Introduction to Combinatorial Testing

Combinatorial testing is a powerful technique used to test all possible combinations of inputs to a system, ensuring comprehensive coverage. In complex systems, certain features or functions may behave differently depending on various input conditions. Testing all combinations manually or writing individual test cases for each combination can be both tedious and error-prone. This is where combinatorial testing shines — it automates the process, making it efficient to test all combinations.

In a previous article, I explored Instancio for Java, which simplifies generating random test data. While exploring similar options in the .NET world, I found Xunit.Combinatorial. It allows .NET developers to quickly and efficiently test multiple combinations of input parameters in a single test method, improving code quality and reliability. Like Instancio, Xunit.Combinatorial brings automation and ease to the testing process, but it focuses specifically on combinatorial testing.

Getting Started with Xunit.Combinatorial

To get started, you first need to install the Xunit.Combinatorial NuGet package. You can do this using the NuGet Package Manager or by running the following command:

dotnet add package Xunit.Combinatorial

Once installed, you can begin using the CombinatorialData attribute to write tests that run against multiple combinations of parameters.

DATASET EXCERPTS:
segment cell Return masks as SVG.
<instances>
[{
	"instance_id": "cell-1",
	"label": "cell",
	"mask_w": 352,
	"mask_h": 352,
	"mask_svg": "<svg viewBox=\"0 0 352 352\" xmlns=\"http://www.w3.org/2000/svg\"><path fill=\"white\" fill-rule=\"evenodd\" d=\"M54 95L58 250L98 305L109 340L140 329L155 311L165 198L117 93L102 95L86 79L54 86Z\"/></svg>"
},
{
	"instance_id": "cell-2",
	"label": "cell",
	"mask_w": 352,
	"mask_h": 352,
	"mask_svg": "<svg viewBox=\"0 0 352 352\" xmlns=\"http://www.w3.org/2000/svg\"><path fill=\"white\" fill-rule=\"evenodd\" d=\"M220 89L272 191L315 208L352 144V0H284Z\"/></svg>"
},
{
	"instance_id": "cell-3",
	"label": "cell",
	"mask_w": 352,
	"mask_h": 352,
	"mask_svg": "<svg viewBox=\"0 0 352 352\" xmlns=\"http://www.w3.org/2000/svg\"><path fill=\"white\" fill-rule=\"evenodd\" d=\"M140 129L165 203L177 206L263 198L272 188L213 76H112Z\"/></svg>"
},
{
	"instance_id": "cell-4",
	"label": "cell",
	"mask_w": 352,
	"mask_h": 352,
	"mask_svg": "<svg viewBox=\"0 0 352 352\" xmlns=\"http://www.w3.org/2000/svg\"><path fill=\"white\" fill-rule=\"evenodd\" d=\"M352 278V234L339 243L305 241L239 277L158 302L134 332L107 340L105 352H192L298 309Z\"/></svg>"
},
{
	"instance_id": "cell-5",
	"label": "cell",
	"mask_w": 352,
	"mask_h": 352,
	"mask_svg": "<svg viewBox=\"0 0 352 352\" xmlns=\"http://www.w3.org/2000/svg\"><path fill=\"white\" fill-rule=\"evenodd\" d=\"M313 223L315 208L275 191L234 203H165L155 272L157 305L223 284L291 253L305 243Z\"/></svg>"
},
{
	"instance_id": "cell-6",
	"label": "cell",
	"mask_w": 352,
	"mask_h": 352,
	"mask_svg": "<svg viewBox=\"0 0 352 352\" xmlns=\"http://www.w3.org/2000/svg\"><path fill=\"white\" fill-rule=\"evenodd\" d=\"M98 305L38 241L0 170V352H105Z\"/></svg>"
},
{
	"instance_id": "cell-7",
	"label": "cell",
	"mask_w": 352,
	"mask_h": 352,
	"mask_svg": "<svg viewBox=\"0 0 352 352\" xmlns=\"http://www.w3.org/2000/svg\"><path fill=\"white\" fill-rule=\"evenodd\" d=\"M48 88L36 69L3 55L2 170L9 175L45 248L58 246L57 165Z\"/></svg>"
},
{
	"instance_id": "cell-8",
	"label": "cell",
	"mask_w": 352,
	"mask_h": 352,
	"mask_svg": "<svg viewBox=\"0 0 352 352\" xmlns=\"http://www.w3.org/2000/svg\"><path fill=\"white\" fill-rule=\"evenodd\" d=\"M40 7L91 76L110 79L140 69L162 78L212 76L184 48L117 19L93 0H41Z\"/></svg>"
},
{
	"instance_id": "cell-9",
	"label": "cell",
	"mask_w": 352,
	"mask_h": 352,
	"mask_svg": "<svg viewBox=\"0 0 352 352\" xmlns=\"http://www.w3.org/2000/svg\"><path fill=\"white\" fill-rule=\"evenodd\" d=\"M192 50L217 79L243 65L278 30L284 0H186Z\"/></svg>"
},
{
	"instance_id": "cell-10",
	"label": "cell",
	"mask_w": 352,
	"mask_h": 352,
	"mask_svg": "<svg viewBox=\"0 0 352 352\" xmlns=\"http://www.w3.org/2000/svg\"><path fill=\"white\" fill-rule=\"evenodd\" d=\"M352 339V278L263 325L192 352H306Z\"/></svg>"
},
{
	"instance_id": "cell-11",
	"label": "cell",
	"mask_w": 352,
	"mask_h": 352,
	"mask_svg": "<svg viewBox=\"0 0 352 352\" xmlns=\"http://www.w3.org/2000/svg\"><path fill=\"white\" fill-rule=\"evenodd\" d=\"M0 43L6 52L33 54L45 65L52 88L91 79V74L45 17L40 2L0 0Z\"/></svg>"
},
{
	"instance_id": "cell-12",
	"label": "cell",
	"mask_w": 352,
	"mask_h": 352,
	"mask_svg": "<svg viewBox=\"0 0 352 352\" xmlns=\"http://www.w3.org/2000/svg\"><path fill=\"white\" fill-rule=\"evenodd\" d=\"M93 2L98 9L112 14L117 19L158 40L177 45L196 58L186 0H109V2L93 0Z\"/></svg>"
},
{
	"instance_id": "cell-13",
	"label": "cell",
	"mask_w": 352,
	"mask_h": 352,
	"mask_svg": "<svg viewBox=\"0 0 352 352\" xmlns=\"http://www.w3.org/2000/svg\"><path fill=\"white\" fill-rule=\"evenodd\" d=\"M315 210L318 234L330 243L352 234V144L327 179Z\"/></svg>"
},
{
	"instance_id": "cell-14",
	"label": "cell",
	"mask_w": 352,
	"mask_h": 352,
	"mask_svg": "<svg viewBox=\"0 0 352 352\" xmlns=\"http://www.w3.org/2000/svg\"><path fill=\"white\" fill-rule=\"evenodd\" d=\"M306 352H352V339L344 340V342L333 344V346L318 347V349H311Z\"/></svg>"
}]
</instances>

SHORT EXERCISE 1: Copy word for word the part of the combinatorial testing article that begins with the words containing "Getting Started with" and ends with "combinations of parameters.".
SHORT EXERCISE 2: According to the combinatorial testing article, what command installs the Xunit.Combinatorial package?
SHORT EXERCISE 3: Write the next part of the article on combinatorial testing with Xunit.Combinatorial, starting right after its final sentence.

WRITTEN REPLY 1:
Getting Started with Xunit.Combinatorial

To get started, you first need to install the Xunit.Combinatorial NuGet package. You can do this using the NuGet Package Manager or by running the following command:

dotnet add package Xunit.Combinatorial

Once installed, you can begin using the CombinatorialData attribute to write tests that run against multiple combinations of parameters.

WRITTEN REPLY 2: dotnet add package Xunit.Combinatorial

WRITTEN REPLY 3:
For example, let’s take a scenario from the finance domain:

public class LoanApprovalTests
{
[Theory]
[CombinatorialData]
public void TestLoanApproval(
[CombinatorialValues(10000, 50000, 100000)] decimal loanAmount,
[CombinatorialValues(3, 5, 10)] int loanTermInYears,
[CombinatorialValues("Excellent", "Good", "Fair")] string creditScore)
{
// Arrange
var loanService = new LoanService();

// Act
bool isApproved = loanService.ApproveLoan(loanAmount, loanTermInYears, creditScore);

// Assert
Assert.True(isApproved);
}
}

In this example, the test checks the loan approval process based on three variables: loanAmount, loanTermInYears, and creditScore. Xunit.Combinatorial will automatically generate all possible combinations of these parameters, running multiple test cases to ensure the loan approval logic works across different scenarios. This generates 27 test cases (3 amounts × 3 terms × 3 credit scores).

Using [CombinatorialRange] for Efficient Testing

The [CombinatorialRange] attribute offers a convenient way to define a range of numeric values to be used as parameters in your tests. This is particularly useful when testing scenarios that require testing a broad range of inputs without manually specifying each value.

For example, consider a test for a financial system where you want to evaluate loan interest calculations over a range of years and amounts:

public class InterestCalculationTests
{
[Theory]
[CombinatorialData]
public void TestInterestCalculation(
[CombinatorialValues("Home Loan", "Car Loan")] string loanType,
[CombinatorialRange(5000, 50000, 10000)] decimal loanAmount, // Test loan amounts in steps of 10,000
[CombinatorialRange(1, 5)] int loanTermInYears) // Test loan terms between 1 and 5 years
{
// Arrange
var interestCalculator = new InterestRateCalculator();

// Act
decimal interest = interestCalculator.CalculateInterest(loanType, loanAmount, loanTermInYears);

// Assert
Assert.InRange(interest, 1, 15); // Assuming interest rates between 1% and 15%
}
}

In this example:

  • [CombinatorialRange(5000, 50000, 10000)] generates values from 5000 to 50000 in steps of 10000.
  • [CombinatorialRange(1, 5)] generates loan terms between 1 and 5 years.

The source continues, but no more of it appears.